L’Italia, in questo simile storicamente a tutta l’Europa del Sud, è l’emblema della non sincronia tra integrazione sociale e integrazione sistemica, sincronia che regge tutti i sistemi sociali dotati della capacità virtuosa dell’autosviluppo. All’Italia questa capacità manca, pur avendo una spiccata, fortissima integrazione sociale: non ci sono principi dissociativi sociali, bassa è la conflittualità collettiva, non esasperata quella individuale, affogate come sono tutte e due nei rapporti diadici, clientelari, familistico-morali e non solo al Sud, ma, ormai, in tutta Italia. Mentre, di contro, bassissima è la capacità di integrazione sistemica: facciamo aeroporti senza collegamenti, tramvie senza capolinea, stazioni senza treni e treni senza vagoni, insomma, anche istituzioni che dovrebbero “istituzionalizzare”…e non istituzionalizzano…basti pensare alla regolazione dei mercati, inesistente, a fronte di autorità, agenzie, burocrazie, eccetera.

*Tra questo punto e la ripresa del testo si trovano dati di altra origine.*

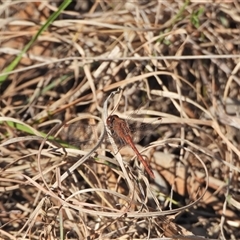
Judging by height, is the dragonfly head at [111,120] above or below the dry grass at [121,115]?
above

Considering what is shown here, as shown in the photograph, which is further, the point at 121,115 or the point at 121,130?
the point at 121,115

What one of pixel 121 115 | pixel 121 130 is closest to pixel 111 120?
pixel 121 130

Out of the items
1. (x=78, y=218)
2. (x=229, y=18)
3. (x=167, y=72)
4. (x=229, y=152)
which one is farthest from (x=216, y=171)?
(x=229, y=18)

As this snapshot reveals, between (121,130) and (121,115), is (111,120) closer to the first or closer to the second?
(121,130)

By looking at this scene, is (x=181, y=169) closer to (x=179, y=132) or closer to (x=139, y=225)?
(x=179, y=132)

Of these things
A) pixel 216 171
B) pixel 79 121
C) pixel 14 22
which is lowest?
pixel 216 171

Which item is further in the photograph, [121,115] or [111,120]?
[121,115]

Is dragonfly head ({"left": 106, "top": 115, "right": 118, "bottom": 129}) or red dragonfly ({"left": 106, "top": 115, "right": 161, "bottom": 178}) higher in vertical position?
dragonfly head ({"left": 106, "top": 115, "right": 118, "bottom": 129})

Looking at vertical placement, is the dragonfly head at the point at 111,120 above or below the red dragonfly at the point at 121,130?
above
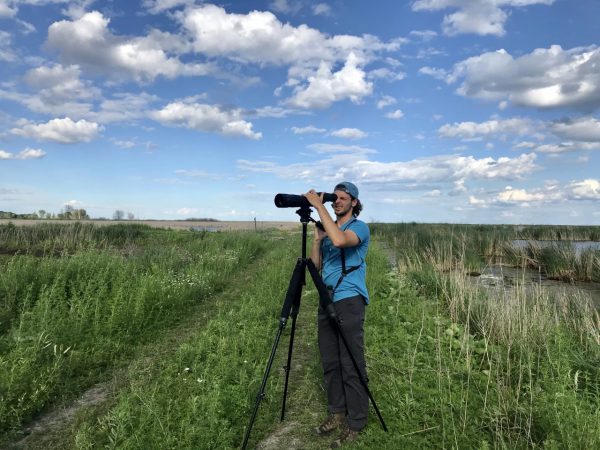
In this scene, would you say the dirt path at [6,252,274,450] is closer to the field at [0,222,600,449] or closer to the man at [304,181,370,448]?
the field at [0,222,600,449]

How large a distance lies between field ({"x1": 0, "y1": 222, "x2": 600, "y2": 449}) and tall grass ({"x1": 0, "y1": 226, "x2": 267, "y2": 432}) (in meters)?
0.03

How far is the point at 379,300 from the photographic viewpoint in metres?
8.80

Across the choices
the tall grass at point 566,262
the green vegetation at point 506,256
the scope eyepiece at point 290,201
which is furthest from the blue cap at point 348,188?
the tall grass at point 566,262

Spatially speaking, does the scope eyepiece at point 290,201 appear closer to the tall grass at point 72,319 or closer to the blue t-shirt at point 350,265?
the blue t-shirt at point 350,265

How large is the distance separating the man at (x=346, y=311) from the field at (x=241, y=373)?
1.01 feet

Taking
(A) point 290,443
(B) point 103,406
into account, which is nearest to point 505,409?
(A) point 290,443

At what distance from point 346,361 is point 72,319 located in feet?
15.9

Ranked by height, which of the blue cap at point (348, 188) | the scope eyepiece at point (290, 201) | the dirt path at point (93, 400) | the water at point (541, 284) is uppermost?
the blue cap at point (348, 188)

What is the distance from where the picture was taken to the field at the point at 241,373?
12.5ft

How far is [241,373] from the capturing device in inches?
190

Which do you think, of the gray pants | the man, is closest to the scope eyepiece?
the man

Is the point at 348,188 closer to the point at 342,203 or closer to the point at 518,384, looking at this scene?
the point at 342,203

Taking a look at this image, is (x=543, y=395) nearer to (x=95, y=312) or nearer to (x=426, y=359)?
(x=426, y=359)

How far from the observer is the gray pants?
3.63m
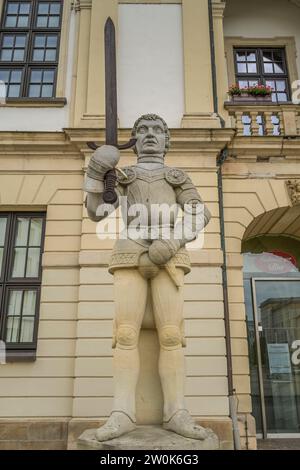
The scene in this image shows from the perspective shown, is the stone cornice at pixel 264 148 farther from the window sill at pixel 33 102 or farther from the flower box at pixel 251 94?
the window sill at pixel 33 102

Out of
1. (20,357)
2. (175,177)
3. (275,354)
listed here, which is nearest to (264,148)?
(275,354)

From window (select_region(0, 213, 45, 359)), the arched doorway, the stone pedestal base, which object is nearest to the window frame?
the arched doorway

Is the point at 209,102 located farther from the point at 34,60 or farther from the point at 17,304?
the point at 17,304

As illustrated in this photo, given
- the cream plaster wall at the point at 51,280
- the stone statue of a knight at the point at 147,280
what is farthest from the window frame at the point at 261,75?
the stone statue of a knight at the point at 147,280

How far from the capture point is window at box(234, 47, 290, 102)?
1061 centimetres

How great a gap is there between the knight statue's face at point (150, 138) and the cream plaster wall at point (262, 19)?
800 centimetres

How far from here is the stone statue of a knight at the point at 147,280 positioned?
3475 millimetres

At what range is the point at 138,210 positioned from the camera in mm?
3926

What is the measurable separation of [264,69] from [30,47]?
5597mm

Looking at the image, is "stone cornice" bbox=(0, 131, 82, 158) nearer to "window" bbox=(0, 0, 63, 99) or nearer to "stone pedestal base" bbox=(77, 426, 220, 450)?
"window" bbox=(0, 0, 63, 99)

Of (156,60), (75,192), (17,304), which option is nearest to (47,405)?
(17,304)

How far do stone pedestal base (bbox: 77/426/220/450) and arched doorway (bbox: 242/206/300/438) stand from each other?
5.84 meters

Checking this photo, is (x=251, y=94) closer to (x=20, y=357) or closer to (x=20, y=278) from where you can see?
(x=20, y=278)

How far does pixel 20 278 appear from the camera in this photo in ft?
26.8
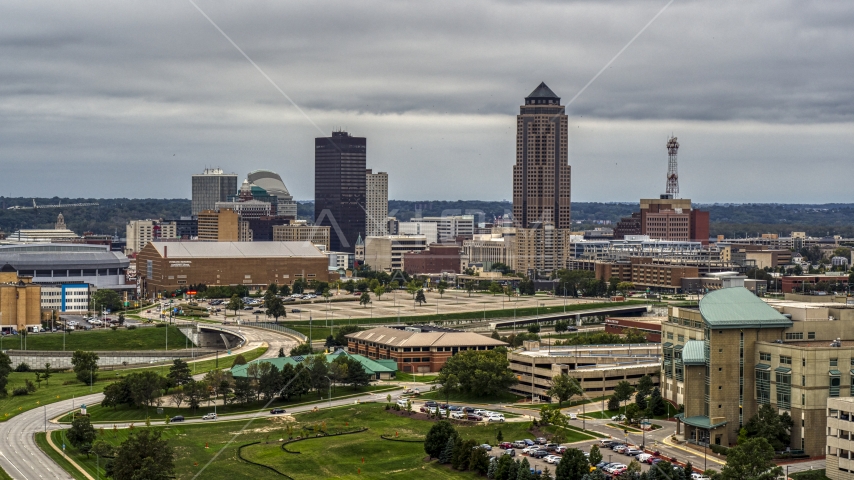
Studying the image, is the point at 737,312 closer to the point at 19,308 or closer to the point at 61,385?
the point at 61,385

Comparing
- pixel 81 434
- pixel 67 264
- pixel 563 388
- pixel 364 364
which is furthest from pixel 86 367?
pixel 67 264

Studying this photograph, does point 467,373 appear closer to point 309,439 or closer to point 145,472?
point 309,439

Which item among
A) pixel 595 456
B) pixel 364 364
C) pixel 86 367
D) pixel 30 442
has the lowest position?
pixel 30 442

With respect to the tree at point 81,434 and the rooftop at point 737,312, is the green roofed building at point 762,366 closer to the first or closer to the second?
the rooftop at point 737,312

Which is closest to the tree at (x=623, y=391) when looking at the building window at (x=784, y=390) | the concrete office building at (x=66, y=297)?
the building window at (x=784, y=390)

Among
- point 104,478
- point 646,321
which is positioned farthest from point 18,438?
point 646,321

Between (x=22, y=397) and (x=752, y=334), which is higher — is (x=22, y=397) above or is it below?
below
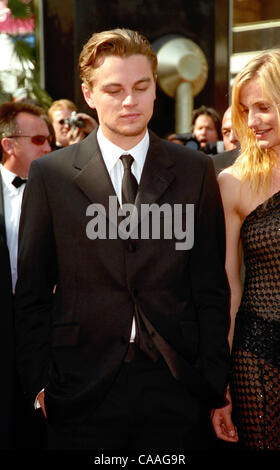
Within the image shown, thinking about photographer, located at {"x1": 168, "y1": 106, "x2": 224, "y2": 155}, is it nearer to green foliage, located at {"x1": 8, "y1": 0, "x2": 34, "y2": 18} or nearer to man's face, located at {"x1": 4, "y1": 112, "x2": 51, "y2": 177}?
man's face, located at {"x1": 4, "y1": 112, "x2": 51, "y2": 177}

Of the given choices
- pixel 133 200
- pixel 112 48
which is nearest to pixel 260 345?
pixel 133 200

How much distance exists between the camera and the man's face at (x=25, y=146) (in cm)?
458

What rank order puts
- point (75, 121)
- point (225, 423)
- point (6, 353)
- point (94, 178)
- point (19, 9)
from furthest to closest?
point (19, 9) < point (75, 121) < point (6, 353) < point (225, 423) < point (94, 178)

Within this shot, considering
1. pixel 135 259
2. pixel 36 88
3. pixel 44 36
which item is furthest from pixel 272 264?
pixel 44 36

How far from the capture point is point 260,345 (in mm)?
2822

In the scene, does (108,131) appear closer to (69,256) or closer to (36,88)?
(69,256)

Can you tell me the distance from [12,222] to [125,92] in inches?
68.4

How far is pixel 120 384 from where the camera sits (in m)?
2.61

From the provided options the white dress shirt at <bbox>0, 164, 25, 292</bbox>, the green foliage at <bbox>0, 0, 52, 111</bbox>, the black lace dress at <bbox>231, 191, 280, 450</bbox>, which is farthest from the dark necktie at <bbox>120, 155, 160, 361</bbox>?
the green foliage at <bbox>0, 0, 52, 111</bbox>

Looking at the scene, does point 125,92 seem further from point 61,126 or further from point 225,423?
point 61,126

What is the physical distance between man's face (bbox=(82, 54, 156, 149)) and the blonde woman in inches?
22.3

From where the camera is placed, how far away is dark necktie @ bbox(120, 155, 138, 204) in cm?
267
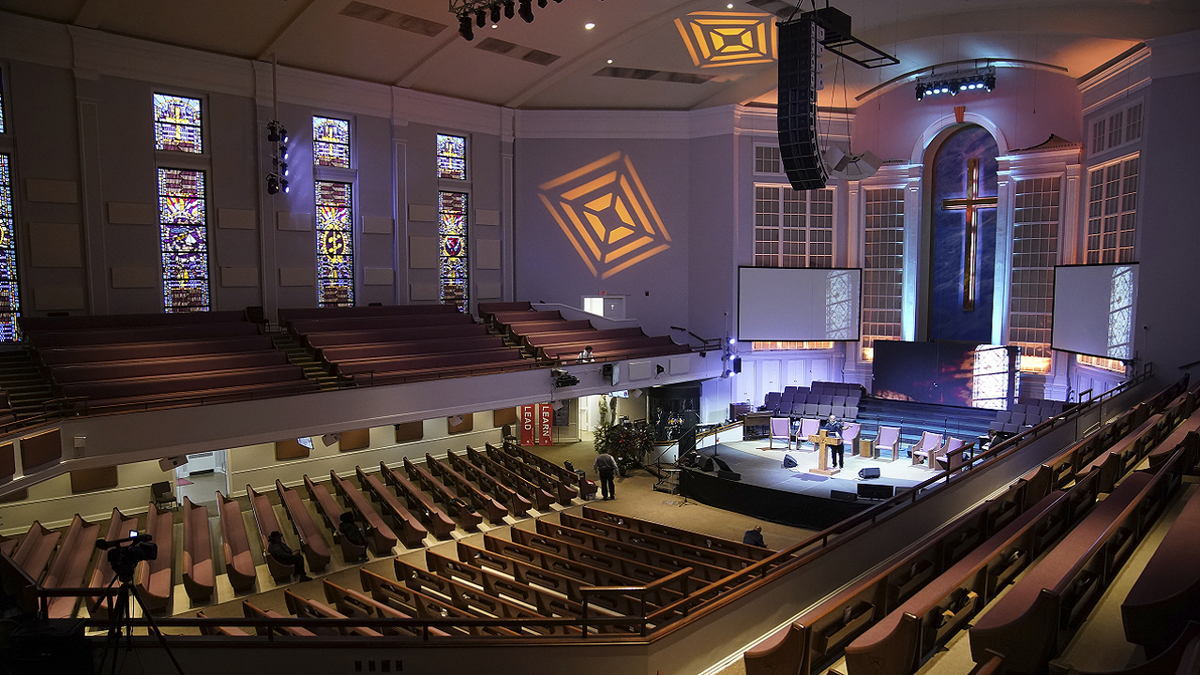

Se volete un esempio di integrazione sistemica mancata e preclara, pensate alla vicenda Alitalia. Si dispone, da parte governativa, di creare delle società per azioni quotate in borsa come l’Alitalia – che un tempo era, come molte altre società prima delle privatizzazioni iniziate negli anni ‘90, un ente pubblico economico. Si assiste ora a una gara per “l’Opa di salvataggio all’ultimo tuffo” (una bella definizione alla De Rita, non vi pare) che si svolgerebbe in circostanze esilaranti se non fossero tragiche; dove non si ha neppure, come governo, la più elementare delle avvertenze: chiedere una moratoria di almeno tre anni per salvare l’hub di Malpensa (rinegoziando gli slot internazionali e quindi sottoposti a trattati internazionali), dove il Cda dell’Alitalia sceglie, con sofferenza, ma sceglie chi aveva offerto 35 centesimi rispetto a chi offre un centesimo e gli costa fatica perchè è francese, l’offerente, francese e olandese.
Ma così facendo, sentite un po’, si entrerebbe come Italia aviotrasportata in un grande gruppo internazionale piuttosto che stare tra l’Abruzzo e la Puglia, dove ci sono amici del concorrente di Air France. Anche se i debiti salgono e i pots de vins aggravano il costo – e quindi tutto sarebbe finito. No. Non è finito, si scopre che sarà il governo a dover dire l’ultima parola, attendendo ancora giorni e giorni, mentre il deficit della compagnia cresce a dismisura. Incredibile. Si sceglie di privatizzare smantellando gli enti pubblici economici. Si creano delle Spa. Si nominano dei Cda dove la quota di proprietà del governo è rappresentata con altri azionisti. Si fa tutto questo. Ci si quotò in borsa, momento topico per qualsivoglia società in mercati meno imperfetti del nostro e ben regolati. Ebbene, tutto ciò ora non serve a nulla: i decisori formali sono castrati, emasculati. Decideranno altri per loro. Tanto valeva restare nel limbo degli enti pubblici dell’economia, non far cadere un po’ di pietre delle foreste pietrificate che hanno liberato risorse – ma anche ammaccato palazzi e schiacciato corpi e anime che in quei passaggi istituzionali avevano creduto.